Prunus maximowiczii, known as Korean cherry, Korean mountain cherry, or Miyama cherry, is a small (about 7.5 m), fruiting cherry tree that can be found growing wild in northeastern Asia and Eurasia.

== Taxonomy ==
The species was first described in 1857 by Franz Josef Ruprecht. It was treated in the genus Cerasus (now generally accepted as a subgenus of Prunus) by Vladimir Leontyevich Komarov in 1927, but the original P. maximowiczii remains the widely accepted binomial.

== Description ==
P. maximowiczii has white, insect-pollinated, hermaphroditic flowers, blooming in May in the Northern Hemisphere, November in the Southern Hemisphere. The edible fruits (cherries) are about 5 mm in diameter, containing one large seed each. They ripen in August in the Northern Hemisphere, February in the Southern Hemisphere.

== Range and habitat ==
Korea, China (Heilong Jiang, Jilin, Liaoning, and Zhejiang), Russia (Khabarovsk, Primorye, and Sakhalin), and Japan (Hokkaido, Honshu, and Kyushu), often in mountainous, woodland regions and in clayey soil.

== Uses ==
P. maximowiczii is useful in many ways; aside from eating the fruit, the flowers can be used as a condiment, preserved in brine.
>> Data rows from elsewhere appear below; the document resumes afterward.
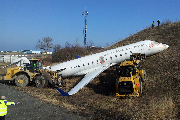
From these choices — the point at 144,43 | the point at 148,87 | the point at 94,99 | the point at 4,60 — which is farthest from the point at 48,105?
the point at 4,60

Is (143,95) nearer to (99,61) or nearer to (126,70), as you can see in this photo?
(126,70)

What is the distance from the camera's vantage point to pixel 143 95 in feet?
42.8

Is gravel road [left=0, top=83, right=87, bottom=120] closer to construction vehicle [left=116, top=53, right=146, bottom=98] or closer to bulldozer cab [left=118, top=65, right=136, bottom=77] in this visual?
construction vehicle [left=116, top=53, right=146, bottom=98]

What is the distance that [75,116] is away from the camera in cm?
865

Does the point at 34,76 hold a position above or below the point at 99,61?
below

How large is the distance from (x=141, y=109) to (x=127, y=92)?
246 cm

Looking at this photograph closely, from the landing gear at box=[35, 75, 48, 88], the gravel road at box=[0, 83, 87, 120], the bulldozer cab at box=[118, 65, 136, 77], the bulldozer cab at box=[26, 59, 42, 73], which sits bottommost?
the gravel road at box=[0, 83, 87, 120]

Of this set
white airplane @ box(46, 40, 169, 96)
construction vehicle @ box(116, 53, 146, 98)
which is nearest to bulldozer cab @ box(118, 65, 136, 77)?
construction vehicle @ box(116, 53, 146, 98)

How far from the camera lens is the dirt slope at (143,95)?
924cm

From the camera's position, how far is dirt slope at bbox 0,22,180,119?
30.3ft

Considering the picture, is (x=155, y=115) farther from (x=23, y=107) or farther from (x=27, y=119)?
(x=23, y=107)

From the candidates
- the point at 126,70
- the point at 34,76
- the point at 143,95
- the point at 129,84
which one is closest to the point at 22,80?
the point at 34,76

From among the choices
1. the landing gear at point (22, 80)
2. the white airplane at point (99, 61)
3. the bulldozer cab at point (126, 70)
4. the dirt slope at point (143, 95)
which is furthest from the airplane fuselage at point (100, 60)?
the bulldozer cab at point (126, 70)

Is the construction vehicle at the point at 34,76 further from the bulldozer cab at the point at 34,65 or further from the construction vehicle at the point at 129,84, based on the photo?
the construction vehicle at the point at 129,84
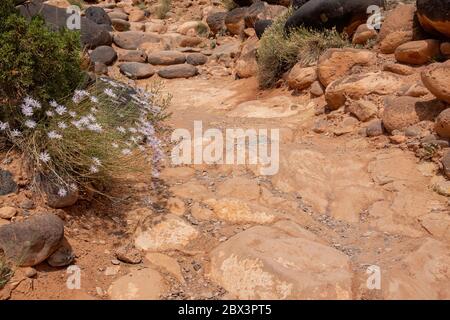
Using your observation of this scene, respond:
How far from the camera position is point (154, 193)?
134 inches

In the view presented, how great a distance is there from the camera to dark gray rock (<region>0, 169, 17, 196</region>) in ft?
Answer: 9.30

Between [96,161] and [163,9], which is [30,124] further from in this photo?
[163,9]

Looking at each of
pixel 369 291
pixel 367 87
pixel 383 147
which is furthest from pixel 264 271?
pixel 367 87

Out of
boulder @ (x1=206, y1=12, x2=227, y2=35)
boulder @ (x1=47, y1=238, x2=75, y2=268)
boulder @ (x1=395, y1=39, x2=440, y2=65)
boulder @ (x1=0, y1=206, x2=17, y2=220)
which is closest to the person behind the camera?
boulder @ (x1=47, y1=238, x2=75, y2=268)

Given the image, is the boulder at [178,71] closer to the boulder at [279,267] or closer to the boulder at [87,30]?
the boulder at [87,30]

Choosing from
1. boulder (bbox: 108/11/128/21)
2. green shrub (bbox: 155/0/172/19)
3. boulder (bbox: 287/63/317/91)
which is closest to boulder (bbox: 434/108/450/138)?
boulder (bbox: 287/63/317/91)

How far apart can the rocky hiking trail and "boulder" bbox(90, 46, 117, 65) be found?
5.44m

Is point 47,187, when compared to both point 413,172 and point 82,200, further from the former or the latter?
point 413,172

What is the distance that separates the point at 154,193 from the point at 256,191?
79 cm

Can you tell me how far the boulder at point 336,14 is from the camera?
249 inches

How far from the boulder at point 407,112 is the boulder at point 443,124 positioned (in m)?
0.31

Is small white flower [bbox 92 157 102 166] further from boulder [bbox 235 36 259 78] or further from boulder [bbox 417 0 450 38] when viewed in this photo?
boulder [bbox 235 36 259 78]

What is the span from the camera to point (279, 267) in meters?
2.49

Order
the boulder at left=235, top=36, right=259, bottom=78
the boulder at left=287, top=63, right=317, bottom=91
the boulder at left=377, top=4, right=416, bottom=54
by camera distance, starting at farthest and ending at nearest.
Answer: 1. the boulder at left=235, top=36, right=259, bottom=78
2. the boulder at left=287, top=63, right=317, bottom=91
3. the boulder at left=377, top=4, right=416, bottom=54
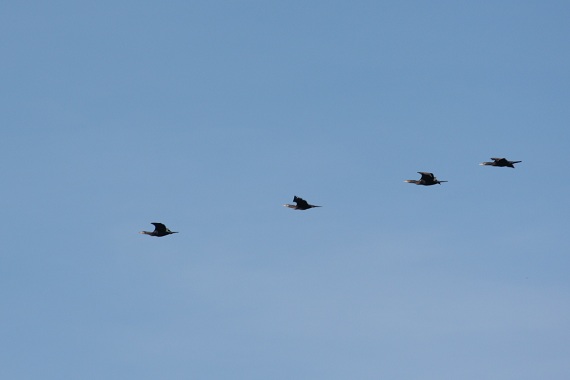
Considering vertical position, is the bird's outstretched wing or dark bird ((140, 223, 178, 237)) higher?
the bird's outstretched wing

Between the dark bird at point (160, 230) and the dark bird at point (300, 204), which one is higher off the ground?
the dark bird at point (300, 204)

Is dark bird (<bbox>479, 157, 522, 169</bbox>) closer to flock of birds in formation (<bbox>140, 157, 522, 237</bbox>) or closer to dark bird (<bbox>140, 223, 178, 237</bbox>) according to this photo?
flock of birds in formation (<bbox>140, 157, 522, 237</bbox>)

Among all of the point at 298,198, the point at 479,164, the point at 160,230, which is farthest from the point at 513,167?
the point at 160,230

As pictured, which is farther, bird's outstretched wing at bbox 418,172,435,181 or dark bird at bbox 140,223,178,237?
bird's outstretched wing at bbox 418,172,435,181

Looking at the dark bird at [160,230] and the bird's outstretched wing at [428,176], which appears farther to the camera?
the bird's outstretched wing at [428,176]

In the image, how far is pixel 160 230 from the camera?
12150cm

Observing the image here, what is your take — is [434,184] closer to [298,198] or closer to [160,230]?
[298,198]

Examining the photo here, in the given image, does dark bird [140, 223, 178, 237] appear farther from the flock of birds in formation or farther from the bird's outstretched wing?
the bird's outstretched wing

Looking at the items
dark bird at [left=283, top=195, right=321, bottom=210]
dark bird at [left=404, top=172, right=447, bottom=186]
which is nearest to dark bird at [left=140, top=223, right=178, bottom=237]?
dark bird at [left=283, top=195, right=321, bottom=210]

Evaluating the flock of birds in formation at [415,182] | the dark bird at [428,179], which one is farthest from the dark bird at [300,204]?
the dark bird at [428,179]

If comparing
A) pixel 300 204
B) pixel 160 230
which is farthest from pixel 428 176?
pixel 160 230

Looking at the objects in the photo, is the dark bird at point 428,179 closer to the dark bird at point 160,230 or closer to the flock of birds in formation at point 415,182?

The wood of P. maximowiczii is very hard, heavy, and close grained, making it excellent for carving and the making of furniture.

Dyes produced from the leaves of P. maximowiczii are green; and those from the fruit, a dark grey to green.

Chemically, amygdalin and prunasin, the derivatives of which produce prussic acid as well as Genistein can be extracted from P. maximowiczii.